At this point, nothing much can go wrong in cluster operations. Any connected clients will automatically go searching for another MON daemon and find either oldhost1 or oldhost2. But note: Those clients will not automagically get the IP of newhost1 added to their potential MONs. Many parts of the cluster, including the MON daemons on oldhost1 and oldhost2, will be informed about the new MON daemon. But other parts of the cluster will not. Among the daemons which will not automatically get the new MON address are the OSDs and NFS daemons.

At this point, I was not aware that there is any kind of problem.

I then adapted all of the ceph.conf files and other places where the MON IPs are mentioned. These were:

Ceph CSI jobs running in my Nomad cluster
ceph.conf files on a number of unmanaged physical hosts
The kernel command lines of my netbooting hosts, which contain the MONs

This was where I diverged from my original plan. Instead of just replacing the IP of oldhost3 with the one of newhost1, I went ahead and replaced all of them.

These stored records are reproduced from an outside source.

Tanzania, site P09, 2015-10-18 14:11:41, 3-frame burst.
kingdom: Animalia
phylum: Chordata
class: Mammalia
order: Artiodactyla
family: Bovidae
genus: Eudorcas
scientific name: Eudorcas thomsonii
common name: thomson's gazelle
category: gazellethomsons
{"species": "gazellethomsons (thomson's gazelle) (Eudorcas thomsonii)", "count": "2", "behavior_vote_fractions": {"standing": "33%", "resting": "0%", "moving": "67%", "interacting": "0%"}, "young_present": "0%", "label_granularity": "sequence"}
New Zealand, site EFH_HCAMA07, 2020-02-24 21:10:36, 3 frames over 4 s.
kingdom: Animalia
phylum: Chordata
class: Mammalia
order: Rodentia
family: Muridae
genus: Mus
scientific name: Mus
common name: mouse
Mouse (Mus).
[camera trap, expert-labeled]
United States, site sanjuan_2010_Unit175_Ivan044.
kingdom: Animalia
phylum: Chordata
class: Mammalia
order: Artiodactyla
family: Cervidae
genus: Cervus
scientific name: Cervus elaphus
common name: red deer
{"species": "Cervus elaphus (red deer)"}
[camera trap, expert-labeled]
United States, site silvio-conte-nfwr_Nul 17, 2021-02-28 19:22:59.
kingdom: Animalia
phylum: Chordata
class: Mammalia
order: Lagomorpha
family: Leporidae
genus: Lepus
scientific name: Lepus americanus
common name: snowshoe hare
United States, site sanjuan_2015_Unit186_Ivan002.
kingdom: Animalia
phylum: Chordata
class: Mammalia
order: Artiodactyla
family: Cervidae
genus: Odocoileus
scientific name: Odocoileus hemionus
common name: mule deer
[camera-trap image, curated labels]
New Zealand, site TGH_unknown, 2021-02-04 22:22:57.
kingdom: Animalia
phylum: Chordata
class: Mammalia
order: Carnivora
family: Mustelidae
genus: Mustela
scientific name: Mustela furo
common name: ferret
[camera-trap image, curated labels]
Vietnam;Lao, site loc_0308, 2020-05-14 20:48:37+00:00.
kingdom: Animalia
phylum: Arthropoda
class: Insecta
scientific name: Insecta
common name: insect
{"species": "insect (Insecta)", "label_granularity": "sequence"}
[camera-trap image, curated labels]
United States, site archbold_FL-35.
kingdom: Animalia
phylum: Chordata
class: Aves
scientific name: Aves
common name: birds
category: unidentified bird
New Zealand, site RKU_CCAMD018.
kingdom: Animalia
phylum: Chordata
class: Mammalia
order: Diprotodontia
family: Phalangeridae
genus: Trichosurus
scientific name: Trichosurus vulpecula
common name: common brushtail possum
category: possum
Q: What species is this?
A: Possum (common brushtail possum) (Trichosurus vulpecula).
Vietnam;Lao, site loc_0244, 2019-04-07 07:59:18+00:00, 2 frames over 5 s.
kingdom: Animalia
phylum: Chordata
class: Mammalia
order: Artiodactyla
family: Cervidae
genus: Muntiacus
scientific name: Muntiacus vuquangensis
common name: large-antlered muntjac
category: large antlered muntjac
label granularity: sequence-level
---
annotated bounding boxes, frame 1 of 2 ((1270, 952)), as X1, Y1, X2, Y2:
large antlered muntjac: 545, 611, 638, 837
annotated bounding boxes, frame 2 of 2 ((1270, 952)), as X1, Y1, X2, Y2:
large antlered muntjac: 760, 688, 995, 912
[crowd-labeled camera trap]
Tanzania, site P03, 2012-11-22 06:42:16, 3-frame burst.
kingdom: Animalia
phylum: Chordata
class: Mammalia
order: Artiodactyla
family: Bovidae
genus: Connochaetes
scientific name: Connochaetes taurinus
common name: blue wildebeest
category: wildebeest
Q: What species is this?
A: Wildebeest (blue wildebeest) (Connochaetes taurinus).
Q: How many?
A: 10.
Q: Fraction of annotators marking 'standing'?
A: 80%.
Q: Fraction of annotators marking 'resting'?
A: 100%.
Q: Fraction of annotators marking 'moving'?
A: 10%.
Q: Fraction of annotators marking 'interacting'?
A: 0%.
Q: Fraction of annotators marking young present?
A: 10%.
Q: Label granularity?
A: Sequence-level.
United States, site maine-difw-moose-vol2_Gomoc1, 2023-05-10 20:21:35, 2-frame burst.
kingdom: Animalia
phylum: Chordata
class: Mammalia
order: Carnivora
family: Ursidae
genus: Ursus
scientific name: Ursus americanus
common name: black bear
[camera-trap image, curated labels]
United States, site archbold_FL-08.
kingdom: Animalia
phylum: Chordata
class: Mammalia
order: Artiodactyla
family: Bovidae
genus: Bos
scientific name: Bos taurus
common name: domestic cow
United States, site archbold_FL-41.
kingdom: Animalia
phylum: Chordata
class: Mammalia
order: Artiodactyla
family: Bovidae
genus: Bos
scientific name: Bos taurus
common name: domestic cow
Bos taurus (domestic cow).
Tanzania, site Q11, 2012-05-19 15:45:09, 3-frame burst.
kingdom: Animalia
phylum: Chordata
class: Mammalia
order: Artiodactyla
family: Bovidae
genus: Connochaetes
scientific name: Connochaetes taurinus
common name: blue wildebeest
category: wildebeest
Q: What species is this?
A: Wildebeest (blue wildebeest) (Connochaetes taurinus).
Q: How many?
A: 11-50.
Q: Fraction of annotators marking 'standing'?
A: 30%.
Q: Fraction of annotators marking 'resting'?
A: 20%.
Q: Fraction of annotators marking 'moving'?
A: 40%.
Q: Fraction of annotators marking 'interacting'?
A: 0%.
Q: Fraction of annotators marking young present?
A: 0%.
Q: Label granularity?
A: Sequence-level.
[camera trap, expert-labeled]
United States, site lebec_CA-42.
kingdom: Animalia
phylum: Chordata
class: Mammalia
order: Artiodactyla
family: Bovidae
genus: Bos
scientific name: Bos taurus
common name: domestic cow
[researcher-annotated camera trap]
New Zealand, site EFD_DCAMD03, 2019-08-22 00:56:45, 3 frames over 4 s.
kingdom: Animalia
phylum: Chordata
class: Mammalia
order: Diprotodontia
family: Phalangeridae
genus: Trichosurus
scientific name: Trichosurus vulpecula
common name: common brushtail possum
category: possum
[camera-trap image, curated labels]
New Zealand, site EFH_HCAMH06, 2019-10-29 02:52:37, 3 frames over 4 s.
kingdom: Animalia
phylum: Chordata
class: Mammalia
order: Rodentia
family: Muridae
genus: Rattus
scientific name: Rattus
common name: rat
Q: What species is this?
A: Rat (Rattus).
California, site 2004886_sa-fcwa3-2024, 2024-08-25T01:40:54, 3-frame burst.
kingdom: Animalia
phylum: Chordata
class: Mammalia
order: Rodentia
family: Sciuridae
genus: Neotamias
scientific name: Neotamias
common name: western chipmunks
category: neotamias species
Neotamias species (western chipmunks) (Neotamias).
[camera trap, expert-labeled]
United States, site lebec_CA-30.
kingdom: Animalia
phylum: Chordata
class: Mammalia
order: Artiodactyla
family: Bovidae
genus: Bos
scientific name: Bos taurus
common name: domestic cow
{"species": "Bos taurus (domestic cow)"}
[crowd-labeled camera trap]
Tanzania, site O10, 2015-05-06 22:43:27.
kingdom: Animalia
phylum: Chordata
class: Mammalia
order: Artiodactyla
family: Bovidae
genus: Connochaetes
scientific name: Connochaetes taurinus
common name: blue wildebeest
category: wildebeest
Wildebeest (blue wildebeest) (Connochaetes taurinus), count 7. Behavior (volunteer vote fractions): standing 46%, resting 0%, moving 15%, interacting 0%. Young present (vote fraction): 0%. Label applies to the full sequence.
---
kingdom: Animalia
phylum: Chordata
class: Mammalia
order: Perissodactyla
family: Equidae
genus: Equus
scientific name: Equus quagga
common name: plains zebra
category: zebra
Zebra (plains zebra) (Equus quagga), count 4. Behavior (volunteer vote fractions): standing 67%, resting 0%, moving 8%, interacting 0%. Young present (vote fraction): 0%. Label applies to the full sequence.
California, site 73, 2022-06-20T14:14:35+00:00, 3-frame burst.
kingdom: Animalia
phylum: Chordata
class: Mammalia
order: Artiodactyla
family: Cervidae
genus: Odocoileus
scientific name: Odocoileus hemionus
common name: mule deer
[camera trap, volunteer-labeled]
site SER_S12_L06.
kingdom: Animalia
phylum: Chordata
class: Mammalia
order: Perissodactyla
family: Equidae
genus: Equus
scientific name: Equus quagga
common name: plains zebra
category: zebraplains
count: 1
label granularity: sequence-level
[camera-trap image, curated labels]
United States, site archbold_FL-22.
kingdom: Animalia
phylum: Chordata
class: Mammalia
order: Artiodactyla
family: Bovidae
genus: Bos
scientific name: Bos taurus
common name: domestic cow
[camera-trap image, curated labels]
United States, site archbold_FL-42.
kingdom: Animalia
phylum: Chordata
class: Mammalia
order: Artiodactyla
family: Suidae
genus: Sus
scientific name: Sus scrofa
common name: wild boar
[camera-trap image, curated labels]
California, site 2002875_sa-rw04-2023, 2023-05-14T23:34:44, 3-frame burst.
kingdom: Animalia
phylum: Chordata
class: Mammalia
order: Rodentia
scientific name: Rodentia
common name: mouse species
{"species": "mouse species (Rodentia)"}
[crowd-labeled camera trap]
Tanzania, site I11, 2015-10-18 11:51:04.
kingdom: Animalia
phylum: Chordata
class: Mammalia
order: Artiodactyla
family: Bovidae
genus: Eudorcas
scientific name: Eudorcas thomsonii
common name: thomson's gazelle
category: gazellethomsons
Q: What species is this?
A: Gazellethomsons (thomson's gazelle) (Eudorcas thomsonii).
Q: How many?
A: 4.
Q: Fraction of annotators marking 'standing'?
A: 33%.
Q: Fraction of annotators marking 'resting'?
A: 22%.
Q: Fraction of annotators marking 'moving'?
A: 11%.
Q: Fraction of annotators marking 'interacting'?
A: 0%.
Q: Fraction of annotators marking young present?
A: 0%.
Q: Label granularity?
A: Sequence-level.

And here’s where the problems started. During reboots, my OSDs suddenly were no longer recognized in the ceph -s output. They were down, even though I could see that they were up and running on their respective hosts.

The reason for this: The OSDs do not seem to be updated with new MON addresses automatically, and they also ignore their host’s ceph.conf file. Instead, they have their own conf file, located at /var/lib/ceph/CLUSTER_ID/OSD_NAME/config. The CLUSTER_ID here is the id: line in the ceph -s output and OSD_NAME is for example osd.1. That file seems to be a ceph.conf file used by the OSDs. Just manually changing the MON addresses in there and restarting the daemons fixed the issue.

I also observed that the NFS daemon I had running did not seem to be working anymore. It had the same problem and the same solution worked.

A final comment on performance: It seems that Raspberry Pis manage the load of MON daemons just fine. I’ve got three of them hosting the MONs now, and they are also running Nomad, Consul and Vault servers. The CPU utilization seldom goes above 10%.